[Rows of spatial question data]

# # # #

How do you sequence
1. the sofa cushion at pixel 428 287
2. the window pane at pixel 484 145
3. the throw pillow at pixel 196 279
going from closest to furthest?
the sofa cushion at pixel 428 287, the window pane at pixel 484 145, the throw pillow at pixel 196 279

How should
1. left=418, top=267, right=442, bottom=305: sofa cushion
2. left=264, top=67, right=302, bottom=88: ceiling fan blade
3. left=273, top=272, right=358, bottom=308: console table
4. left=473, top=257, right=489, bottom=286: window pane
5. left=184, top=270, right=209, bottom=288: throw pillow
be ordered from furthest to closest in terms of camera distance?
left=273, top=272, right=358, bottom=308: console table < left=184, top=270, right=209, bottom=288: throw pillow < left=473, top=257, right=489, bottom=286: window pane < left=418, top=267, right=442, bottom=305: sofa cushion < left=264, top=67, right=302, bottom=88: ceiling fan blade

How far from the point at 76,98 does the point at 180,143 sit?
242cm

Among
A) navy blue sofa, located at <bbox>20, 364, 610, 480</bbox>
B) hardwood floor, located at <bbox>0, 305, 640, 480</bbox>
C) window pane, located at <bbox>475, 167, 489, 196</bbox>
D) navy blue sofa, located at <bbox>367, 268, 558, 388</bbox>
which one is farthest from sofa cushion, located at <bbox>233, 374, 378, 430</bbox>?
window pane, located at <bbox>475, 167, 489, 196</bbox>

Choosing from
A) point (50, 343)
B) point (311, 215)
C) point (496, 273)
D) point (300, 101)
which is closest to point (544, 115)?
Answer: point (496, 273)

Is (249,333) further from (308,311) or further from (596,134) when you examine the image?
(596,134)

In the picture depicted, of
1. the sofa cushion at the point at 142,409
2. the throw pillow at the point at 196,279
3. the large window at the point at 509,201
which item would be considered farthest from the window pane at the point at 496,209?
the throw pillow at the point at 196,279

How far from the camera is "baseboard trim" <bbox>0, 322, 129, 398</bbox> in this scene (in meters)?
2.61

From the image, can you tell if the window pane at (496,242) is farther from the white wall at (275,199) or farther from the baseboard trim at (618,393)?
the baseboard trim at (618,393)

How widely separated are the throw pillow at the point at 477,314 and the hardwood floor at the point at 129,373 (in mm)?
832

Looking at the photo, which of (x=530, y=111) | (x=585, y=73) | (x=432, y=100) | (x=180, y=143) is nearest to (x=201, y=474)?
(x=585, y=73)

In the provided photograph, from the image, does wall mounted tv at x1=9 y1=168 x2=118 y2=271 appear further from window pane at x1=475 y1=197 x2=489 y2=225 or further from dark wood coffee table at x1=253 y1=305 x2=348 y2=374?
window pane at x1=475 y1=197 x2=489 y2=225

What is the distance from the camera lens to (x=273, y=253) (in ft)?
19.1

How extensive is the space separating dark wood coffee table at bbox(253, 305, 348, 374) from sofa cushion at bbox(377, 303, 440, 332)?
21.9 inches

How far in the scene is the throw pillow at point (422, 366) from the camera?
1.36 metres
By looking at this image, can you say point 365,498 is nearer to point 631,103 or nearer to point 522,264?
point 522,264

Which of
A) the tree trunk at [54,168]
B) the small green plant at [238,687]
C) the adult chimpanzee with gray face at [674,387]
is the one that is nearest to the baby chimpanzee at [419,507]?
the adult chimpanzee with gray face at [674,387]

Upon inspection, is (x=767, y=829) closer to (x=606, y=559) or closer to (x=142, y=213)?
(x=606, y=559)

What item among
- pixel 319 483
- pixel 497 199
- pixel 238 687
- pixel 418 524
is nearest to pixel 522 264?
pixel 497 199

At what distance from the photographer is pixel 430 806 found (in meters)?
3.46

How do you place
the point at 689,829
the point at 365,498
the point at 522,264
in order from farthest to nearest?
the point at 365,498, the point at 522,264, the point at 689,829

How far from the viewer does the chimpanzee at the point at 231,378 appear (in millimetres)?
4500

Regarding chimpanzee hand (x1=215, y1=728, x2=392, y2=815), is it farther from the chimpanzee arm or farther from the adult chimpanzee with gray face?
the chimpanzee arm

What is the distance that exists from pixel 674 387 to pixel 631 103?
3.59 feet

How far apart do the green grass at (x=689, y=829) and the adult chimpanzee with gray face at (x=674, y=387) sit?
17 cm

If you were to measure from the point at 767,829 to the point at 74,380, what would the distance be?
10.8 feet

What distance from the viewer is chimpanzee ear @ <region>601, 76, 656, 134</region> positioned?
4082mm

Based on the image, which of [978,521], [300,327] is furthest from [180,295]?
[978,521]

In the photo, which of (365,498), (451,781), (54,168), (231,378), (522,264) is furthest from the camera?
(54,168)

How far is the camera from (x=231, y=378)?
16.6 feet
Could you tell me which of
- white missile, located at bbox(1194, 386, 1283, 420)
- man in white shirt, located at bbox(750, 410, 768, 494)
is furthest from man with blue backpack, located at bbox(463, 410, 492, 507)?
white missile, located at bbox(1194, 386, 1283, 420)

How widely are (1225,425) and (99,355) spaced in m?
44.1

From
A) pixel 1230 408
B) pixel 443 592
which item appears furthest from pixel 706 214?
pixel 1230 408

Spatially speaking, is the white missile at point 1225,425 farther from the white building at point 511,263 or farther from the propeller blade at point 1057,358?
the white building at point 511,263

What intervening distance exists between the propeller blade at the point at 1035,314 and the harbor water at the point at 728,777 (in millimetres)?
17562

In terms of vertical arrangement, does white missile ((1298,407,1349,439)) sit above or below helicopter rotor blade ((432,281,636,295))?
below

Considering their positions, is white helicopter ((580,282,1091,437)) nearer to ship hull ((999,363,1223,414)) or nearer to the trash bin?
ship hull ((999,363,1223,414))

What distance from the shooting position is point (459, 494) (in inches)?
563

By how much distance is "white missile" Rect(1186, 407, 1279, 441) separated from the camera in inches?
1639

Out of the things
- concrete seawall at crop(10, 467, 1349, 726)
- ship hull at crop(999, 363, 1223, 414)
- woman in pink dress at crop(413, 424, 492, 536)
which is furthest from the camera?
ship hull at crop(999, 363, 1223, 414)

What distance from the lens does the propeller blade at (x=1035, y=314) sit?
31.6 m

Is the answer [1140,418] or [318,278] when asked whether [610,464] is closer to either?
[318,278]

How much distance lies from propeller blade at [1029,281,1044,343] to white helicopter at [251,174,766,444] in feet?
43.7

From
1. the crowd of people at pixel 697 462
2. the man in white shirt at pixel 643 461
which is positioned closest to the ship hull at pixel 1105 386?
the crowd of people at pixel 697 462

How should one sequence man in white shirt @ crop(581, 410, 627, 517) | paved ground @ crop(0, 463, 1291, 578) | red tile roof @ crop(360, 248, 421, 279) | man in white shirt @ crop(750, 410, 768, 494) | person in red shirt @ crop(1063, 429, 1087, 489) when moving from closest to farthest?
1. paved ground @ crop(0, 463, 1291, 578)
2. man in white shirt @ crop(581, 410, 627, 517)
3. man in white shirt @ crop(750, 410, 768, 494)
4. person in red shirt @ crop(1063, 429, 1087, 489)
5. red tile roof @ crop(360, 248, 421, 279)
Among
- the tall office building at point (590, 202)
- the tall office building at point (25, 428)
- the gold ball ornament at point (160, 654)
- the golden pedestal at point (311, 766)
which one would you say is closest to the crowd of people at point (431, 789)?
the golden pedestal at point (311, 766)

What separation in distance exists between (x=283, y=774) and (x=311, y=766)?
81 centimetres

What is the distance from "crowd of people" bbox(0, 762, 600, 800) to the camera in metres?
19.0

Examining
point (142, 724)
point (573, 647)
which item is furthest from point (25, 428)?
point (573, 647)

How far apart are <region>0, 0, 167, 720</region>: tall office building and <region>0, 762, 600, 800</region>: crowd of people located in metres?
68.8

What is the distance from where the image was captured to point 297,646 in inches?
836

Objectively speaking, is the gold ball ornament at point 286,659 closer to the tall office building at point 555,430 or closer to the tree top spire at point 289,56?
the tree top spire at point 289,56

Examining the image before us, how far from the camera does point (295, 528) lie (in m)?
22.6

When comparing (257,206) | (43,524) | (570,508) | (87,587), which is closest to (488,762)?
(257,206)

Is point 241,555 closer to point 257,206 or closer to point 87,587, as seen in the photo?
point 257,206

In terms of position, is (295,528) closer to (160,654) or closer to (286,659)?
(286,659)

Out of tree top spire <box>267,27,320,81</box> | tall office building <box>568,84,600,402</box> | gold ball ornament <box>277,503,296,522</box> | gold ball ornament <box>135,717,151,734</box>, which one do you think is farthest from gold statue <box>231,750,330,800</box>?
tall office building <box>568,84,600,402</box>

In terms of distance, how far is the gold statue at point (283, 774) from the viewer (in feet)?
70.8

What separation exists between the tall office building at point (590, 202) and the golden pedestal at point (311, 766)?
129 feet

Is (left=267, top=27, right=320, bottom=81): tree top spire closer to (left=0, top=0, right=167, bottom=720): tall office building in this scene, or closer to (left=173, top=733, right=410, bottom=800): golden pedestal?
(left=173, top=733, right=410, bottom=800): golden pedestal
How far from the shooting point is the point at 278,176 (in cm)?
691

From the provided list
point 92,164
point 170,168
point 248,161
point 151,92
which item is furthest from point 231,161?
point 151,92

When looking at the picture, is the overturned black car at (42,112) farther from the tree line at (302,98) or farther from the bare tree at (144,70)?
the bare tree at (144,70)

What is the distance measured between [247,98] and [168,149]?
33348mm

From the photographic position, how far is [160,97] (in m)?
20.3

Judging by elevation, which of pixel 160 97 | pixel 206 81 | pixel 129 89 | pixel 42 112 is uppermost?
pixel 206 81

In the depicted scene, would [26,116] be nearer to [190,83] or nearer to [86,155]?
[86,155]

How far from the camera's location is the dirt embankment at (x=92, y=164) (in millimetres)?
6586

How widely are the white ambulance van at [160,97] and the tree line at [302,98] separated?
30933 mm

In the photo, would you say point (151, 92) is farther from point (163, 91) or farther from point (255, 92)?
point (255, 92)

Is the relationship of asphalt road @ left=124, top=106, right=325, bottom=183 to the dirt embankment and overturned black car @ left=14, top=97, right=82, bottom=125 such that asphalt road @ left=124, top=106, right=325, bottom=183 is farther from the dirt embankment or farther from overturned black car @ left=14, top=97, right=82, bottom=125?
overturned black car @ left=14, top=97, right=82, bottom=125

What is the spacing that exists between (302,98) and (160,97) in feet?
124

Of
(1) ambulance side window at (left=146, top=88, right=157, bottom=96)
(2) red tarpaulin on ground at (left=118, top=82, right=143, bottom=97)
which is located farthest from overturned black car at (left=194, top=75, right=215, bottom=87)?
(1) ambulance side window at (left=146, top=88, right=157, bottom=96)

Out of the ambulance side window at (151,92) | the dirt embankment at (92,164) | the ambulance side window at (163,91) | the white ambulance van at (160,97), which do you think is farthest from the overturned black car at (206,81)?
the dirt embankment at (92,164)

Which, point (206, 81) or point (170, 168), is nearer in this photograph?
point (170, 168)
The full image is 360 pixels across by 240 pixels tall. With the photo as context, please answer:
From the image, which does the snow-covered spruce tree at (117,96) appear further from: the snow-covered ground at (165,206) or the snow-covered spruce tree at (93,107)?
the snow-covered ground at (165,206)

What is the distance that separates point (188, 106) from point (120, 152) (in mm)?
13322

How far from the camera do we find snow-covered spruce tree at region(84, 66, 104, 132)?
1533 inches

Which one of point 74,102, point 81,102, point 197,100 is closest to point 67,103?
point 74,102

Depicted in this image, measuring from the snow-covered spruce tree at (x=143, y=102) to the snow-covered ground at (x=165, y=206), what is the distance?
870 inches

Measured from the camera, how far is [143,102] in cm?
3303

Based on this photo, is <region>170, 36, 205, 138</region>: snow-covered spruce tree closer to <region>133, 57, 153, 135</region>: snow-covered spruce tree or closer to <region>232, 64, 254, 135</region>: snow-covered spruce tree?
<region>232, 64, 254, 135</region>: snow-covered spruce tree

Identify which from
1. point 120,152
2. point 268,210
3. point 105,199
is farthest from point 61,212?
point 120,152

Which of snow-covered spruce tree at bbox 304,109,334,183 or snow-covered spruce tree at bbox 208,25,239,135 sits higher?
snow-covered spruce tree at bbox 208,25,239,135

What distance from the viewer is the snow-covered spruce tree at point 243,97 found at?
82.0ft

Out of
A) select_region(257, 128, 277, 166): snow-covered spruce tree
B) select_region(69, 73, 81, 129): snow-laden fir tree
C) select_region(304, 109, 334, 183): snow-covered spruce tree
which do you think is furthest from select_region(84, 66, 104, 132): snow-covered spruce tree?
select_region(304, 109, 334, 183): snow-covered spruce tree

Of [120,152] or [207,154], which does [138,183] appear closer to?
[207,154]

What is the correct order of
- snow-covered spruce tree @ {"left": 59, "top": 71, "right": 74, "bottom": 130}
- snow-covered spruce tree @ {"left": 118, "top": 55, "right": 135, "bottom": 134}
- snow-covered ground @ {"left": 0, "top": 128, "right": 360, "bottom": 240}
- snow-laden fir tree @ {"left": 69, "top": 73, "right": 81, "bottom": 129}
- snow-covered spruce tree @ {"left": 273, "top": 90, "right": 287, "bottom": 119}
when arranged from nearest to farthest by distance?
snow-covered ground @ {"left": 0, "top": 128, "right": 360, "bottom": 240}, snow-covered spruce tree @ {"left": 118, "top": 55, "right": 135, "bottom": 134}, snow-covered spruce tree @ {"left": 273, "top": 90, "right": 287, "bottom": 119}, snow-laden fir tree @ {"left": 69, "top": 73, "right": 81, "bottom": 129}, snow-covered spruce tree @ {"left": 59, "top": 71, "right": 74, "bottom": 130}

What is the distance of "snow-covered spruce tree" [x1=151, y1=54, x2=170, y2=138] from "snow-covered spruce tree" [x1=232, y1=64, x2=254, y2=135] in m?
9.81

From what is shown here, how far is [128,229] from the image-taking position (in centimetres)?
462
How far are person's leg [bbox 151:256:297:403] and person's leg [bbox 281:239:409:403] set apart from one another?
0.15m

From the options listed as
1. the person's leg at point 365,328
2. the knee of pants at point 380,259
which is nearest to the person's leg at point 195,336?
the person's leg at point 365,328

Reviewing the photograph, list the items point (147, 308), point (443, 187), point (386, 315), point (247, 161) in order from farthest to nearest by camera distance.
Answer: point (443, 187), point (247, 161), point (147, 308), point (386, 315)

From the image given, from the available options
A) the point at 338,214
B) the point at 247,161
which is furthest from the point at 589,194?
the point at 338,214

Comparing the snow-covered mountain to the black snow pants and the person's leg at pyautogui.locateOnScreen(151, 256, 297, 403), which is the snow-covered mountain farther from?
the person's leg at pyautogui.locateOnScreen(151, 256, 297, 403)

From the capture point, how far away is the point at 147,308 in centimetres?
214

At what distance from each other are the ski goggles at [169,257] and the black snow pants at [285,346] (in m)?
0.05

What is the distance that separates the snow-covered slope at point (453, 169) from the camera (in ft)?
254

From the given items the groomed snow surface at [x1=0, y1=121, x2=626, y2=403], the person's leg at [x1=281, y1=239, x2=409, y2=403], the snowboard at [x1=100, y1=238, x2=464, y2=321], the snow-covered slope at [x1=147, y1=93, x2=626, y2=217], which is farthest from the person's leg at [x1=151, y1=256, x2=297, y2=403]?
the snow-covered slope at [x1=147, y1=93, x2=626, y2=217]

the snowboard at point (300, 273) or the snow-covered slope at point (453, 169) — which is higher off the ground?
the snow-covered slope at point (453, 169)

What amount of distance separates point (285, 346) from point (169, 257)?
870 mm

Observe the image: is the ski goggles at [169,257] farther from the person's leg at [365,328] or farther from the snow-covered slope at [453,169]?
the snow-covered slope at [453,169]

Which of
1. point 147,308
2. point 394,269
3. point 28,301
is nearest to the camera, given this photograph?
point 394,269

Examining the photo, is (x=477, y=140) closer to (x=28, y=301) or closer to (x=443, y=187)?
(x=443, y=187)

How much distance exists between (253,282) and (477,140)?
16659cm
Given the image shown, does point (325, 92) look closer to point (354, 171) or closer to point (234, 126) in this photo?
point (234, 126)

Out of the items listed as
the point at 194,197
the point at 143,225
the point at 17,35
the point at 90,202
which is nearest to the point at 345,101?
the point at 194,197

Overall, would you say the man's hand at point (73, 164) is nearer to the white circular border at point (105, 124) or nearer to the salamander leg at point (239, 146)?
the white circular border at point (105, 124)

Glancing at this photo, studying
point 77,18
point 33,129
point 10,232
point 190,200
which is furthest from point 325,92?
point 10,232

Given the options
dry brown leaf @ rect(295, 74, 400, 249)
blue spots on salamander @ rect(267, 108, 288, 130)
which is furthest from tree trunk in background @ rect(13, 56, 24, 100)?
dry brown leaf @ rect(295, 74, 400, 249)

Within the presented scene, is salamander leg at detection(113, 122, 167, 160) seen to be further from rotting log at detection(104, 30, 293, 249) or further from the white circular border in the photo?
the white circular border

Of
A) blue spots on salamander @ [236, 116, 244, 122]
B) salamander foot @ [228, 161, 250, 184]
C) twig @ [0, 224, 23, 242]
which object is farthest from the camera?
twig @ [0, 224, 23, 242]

# # # #

_WRITTEN PROBLEM_
Copy out the stretch from the start of the lines through the line containing "the sofa cushion at pixel 428 287, the", changing "sequence" to "order" and keeping everything else the same.

_OUTPUT FOR THIS TASK_
How do you order
1. the sofa cushion at pixel 428 287
2. the window pane at pixel 484 145
3. the throw pillow at pixel 196 279
going from closest to furthest?
the sofa cushion at pixel 428 287, the window pane at pixel 484 145, the throw pillow at pixel 196 279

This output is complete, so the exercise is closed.